● **What you have to do**
Repeat the data word for word. Do not include the pictures.
______
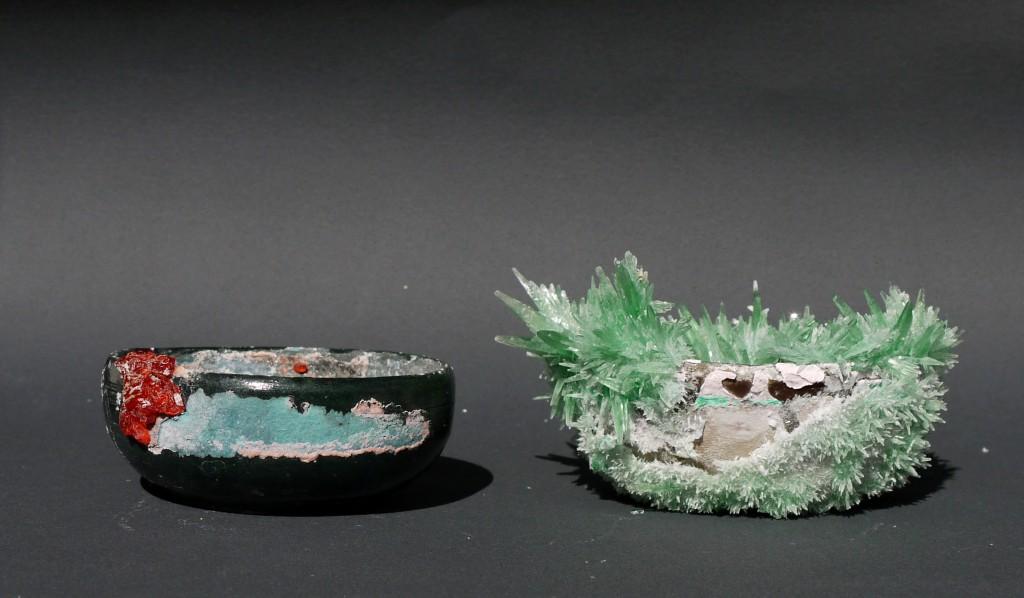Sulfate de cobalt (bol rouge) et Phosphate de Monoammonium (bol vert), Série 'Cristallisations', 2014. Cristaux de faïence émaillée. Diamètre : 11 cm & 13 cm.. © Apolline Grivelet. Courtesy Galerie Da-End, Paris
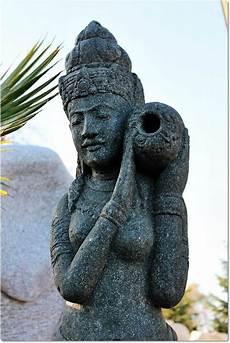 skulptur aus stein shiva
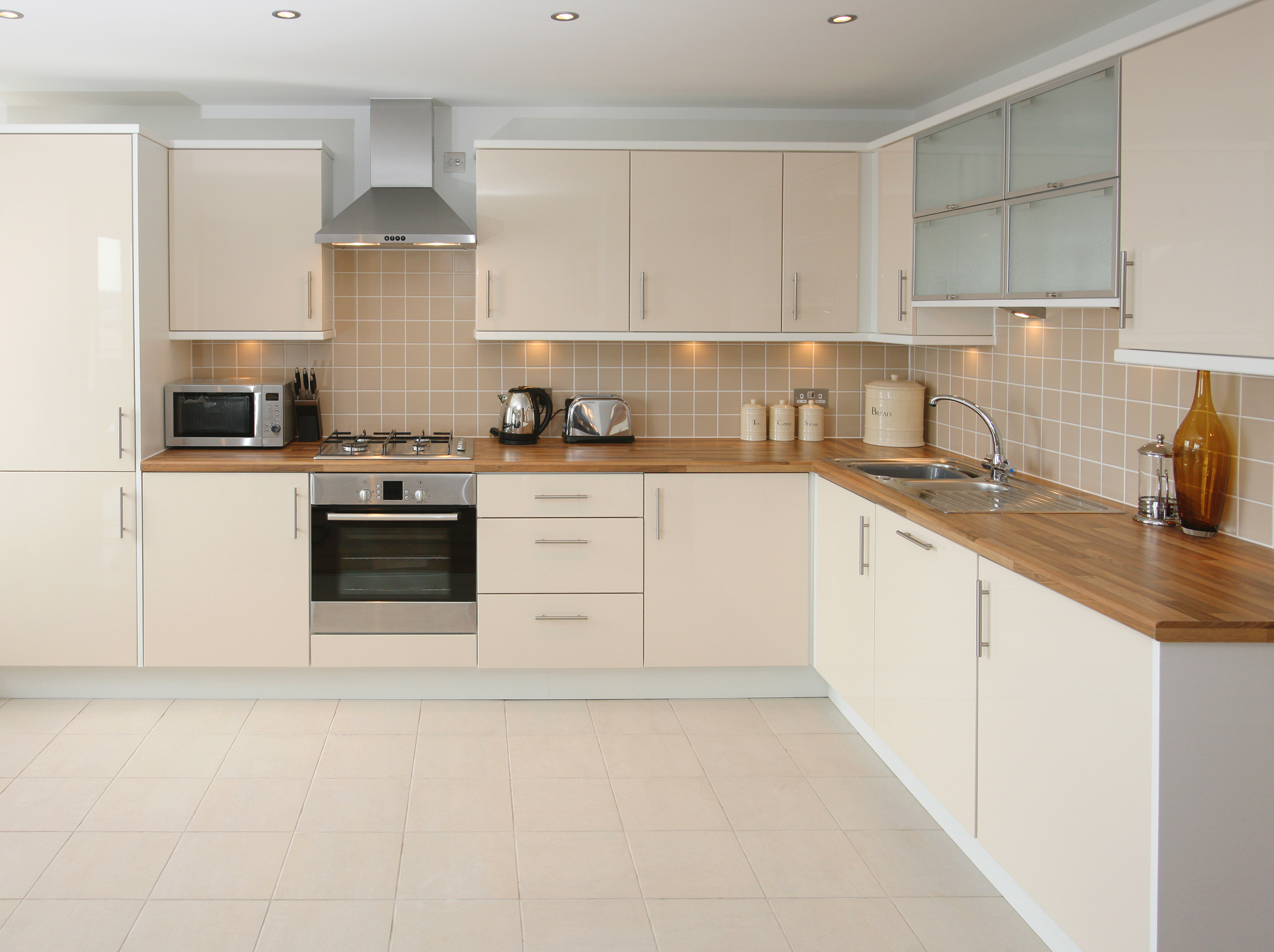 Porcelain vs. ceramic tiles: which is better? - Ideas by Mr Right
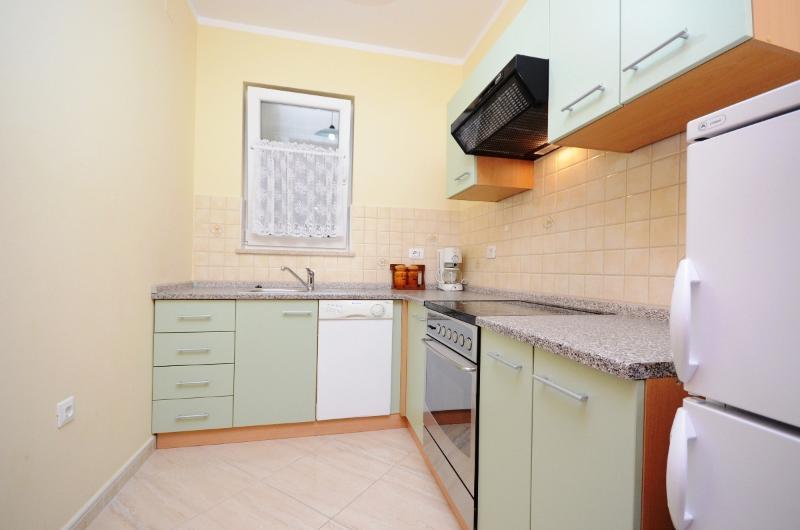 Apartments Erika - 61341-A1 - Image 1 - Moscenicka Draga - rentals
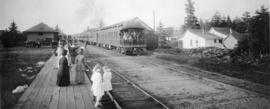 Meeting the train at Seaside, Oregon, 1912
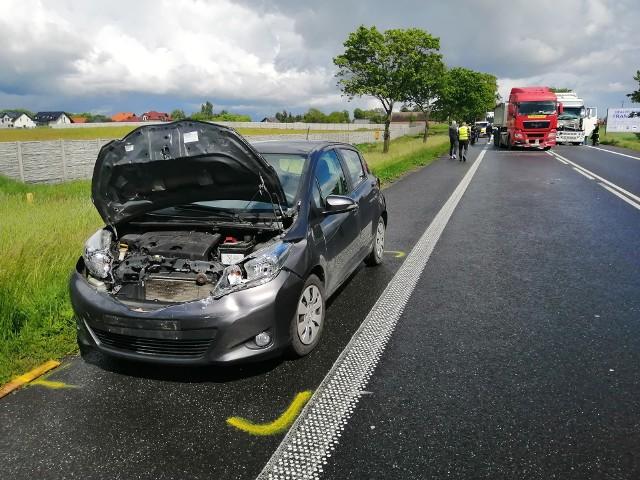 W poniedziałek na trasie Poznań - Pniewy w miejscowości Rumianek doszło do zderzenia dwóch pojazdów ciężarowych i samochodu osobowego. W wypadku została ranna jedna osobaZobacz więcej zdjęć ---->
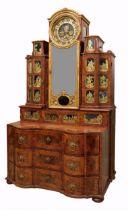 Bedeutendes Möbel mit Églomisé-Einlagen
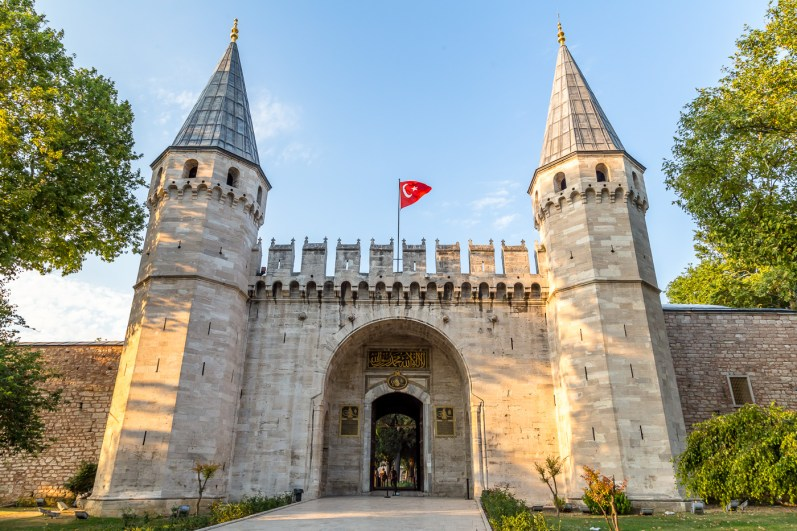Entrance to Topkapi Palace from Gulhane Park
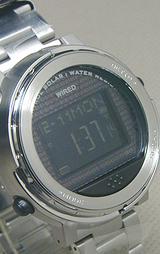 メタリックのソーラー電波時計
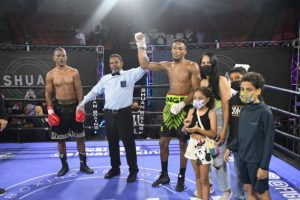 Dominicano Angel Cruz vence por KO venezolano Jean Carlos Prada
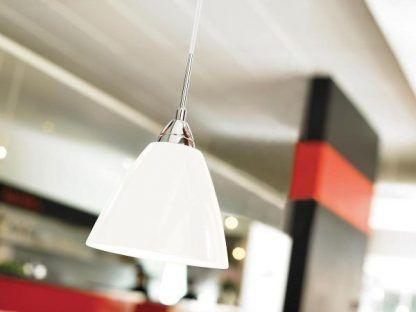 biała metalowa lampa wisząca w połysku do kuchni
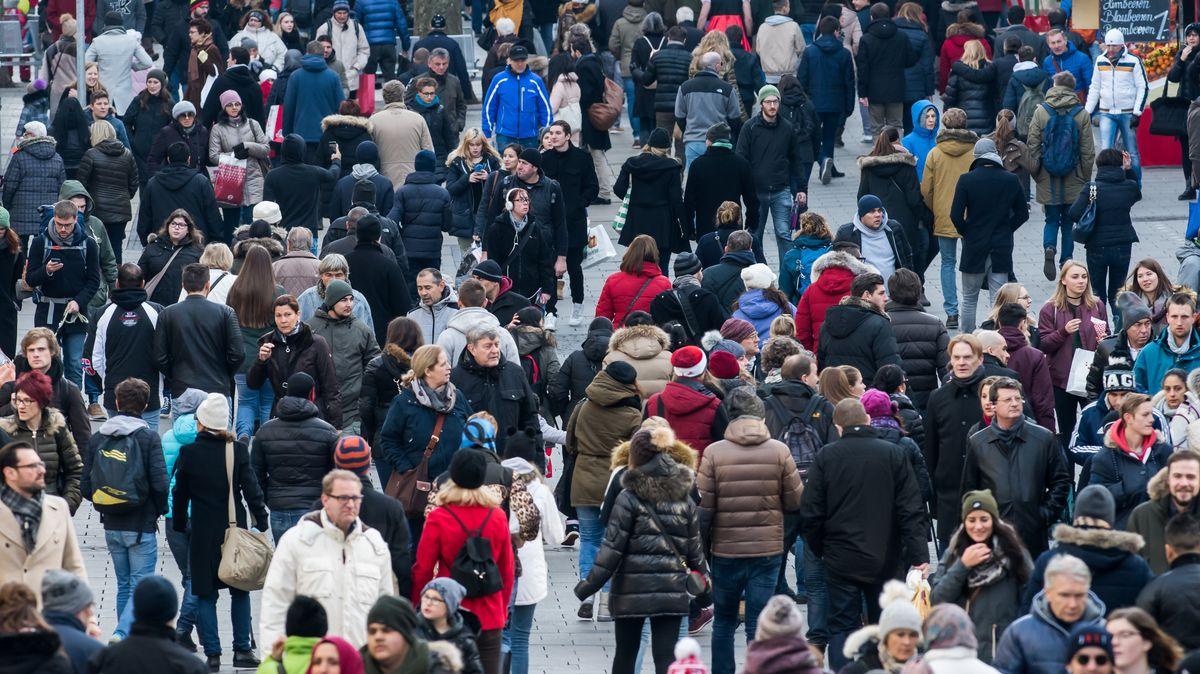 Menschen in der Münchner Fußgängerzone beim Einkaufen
______
● **Exercise output**
Sulfate de cobalt (bol rouge) et Phosphate de Monoammonium (bol vert), Série 'Cristallisations', 2014. Cristaux de faïence émaillée. Diamètre : 11 cm & 13 cm.. © Apolline Grivelet. Courtesy Galerie Da-End, Paris
 skulptur aus stein shiva
 Porcelain vs. ceramic tiles: which is better? - Ideas by Mr Right
 Apartments Erika - 61341-A1 - Image 1 - Moscenicka Draga - rentals
 Meeting the train at Seaside, Oregon, 1912
 W poniedziałek na trasie Poznań - Pniewy w miejscowości Rumianek doszło do zderzenia dwóch pojazdów ciężarowych i samochodu osobowego. W wypadku została ranna jedna osobaZobacz więcej zdjęć ---->
 Bedeutendes Möbel mit Églomisé-Einlagen
Entrance to Topkapi Palace from Gulhane Park
 メタリックのソーラー電波時計
 Dominicano Angel Cruz vence por KO venezolano Jean Carlos Prada
 biała metalowa lampa wisząca w połysku do kuchni
 Menschen in der Münchner Fußgängerzone beim Einkaufen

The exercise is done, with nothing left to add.